Forty-three patients who undergo TKA were randomized into one of the three groups, and 36 of these patients completed the study. The tourniquet was inflated just before incision and deflated after the hardening of the cement for twelve patients (Group 1), it was inflated just before cement application and deflated after its hardening for another twelve patients (Group 2), and it was inflated before incision and deflated after the last suture of the skin for a further twelve patients (Group 3). Fit-to-discharge criteria and six methods for calculating estimated blood loss were used.

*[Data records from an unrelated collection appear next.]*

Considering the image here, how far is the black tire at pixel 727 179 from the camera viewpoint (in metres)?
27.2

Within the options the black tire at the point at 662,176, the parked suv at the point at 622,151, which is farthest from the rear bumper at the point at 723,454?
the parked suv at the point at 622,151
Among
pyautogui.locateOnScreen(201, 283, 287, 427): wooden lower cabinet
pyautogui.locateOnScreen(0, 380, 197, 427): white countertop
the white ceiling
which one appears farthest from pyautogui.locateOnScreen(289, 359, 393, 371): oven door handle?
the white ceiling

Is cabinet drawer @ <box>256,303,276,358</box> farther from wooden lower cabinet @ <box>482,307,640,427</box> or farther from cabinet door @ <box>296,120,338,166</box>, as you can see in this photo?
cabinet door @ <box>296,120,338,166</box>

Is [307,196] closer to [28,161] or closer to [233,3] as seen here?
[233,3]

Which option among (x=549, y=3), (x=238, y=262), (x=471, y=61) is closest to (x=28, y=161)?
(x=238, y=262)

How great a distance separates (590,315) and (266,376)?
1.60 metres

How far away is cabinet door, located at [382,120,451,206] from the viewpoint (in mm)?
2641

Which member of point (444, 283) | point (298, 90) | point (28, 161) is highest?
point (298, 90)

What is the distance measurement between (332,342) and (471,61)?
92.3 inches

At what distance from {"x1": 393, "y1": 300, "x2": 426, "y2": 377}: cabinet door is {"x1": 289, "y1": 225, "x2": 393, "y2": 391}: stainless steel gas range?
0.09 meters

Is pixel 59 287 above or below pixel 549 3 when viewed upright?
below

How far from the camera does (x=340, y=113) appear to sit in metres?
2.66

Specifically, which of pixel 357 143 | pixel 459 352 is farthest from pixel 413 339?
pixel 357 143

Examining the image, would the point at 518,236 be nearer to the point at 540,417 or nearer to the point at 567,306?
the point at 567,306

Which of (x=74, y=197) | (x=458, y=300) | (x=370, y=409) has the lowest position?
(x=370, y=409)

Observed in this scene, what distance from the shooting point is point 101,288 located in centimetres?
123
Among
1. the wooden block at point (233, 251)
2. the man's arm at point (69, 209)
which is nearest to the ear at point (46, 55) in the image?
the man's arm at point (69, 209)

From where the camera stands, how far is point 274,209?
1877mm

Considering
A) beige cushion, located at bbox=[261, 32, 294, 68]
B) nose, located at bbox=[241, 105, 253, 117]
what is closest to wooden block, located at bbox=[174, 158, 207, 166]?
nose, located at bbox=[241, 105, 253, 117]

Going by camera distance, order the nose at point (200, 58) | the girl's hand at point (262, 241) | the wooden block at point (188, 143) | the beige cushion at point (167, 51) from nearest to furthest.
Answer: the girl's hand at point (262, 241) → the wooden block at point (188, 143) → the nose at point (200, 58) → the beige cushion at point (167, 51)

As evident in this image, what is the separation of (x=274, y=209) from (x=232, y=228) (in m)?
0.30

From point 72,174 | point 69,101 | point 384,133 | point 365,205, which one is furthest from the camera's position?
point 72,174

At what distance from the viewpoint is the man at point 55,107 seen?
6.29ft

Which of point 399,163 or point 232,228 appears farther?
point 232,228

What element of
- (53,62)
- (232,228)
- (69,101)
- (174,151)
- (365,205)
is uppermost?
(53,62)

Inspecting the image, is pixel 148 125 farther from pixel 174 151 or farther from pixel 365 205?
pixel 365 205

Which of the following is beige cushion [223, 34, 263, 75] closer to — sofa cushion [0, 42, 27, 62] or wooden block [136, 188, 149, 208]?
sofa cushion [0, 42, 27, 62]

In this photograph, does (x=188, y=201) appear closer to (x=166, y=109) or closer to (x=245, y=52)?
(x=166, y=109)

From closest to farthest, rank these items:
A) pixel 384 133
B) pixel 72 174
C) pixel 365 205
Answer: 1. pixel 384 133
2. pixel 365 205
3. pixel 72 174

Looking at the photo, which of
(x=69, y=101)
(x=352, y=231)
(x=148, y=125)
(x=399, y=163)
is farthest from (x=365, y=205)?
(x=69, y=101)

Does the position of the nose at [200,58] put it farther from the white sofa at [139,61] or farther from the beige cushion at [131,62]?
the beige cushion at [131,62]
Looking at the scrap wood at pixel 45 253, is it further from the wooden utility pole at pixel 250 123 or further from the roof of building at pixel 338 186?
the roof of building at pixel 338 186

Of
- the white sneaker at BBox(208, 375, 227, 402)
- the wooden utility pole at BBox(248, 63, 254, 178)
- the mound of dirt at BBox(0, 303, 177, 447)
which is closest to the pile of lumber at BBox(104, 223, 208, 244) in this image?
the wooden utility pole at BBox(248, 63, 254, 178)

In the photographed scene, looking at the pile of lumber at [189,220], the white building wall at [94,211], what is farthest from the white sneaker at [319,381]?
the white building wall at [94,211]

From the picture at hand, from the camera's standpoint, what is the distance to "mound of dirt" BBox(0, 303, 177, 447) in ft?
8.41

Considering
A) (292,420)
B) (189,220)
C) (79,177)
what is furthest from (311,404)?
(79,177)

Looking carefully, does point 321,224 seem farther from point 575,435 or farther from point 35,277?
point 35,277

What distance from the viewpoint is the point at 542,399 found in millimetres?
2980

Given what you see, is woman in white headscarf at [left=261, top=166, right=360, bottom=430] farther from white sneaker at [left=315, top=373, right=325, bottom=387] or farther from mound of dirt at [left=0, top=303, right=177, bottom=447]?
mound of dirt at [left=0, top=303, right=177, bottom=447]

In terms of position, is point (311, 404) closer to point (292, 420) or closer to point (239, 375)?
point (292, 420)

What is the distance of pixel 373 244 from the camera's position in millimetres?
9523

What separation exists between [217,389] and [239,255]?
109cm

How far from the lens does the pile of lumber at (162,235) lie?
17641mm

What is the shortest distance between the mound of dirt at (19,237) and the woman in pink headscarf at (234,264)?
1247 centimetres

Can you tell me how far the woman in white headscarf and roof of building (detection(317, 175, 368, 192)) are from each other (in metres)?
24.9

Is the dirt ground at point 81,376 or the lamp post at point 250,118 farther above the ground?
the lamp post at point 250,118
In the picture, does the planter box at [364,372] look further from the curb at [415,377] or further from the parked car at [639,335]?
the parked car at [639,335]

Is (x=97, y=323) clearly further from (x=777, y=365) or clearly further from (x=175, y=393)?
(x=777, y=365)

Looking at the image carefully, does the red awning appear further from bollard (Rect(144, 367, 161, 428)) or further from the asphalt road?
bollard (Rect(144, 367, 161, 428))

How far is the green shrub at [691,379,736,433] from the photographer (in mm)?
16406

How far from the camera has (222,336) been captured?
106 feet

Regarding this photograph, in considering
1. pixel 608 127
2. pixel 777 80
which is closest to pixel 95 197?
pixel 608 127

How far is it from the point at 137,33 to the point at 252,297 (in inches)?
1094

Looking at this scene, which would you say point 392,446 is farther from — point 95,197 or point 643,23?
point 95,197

The estimated blood loss in Group 1 was lower than in Group 2, as determined by six methods of calculation (p < 0.05). Estimated blood loss in Group 3 was lower than in Group 2, as determined by one method (p = 0.050). The mobilization performance in Group 1 was better than in Group 2 (p = 0.023) and in Group 3 (p = 0.033). Group 1 was better fit to discharge than Group 3 (p = 0.030).
Inflation of an automatic pneumatic lower limb tourniquet before skin incision and its deflation after hardening of cement tends to give better outcomes in TKA patients during six postoperative days. The estimated blood loss was highest when the tourniquet was inflated just before cement application and deflated after its hardening.
在初次择期全膝关节置换术(TKA)中,气动下肢止血带应用的最佳时机仍存在争议。大多数先前的报告未能显示不同止血带时间之间存在显著差异。本研究旨在确定三种下肢气动止血带应用策略如何影响 TKA 患者的结局。
43 例接受 TKA 的患者被随机分为三组,其中 36 例完成了研究。12 例患者在切口前充气,在骨水泥硬化后放气(组 1);12 例患者在骨水泥应用前充气,在骨水泥硬化后放气(组 2);12 例患者在切口前充气,在皮肤最后一针缝合后放气(组 3)。使用适合出院标准和六种计算失血量的方法。
通过六种计算方法(p < 0.05),发现组 1 的估计失血量低于组 2。通过一种方法(p = 0.050),发现组 3 的估计失血量低于组 2。组 1 的活动能力优于组 2(p = 0.023)和组 3(p = 0.033)。组 1 比组 3更适合出院(p = 0.030)。
在 TKA 患者中,在皮肤切口前充气自动气动下肢止血带,并在骨水泥硬化后放气,在术后 6 天内可能会产生更好的结果。当止血带在骨水泥应用前充气并在骨水泥硬化后放气时,失血量最高。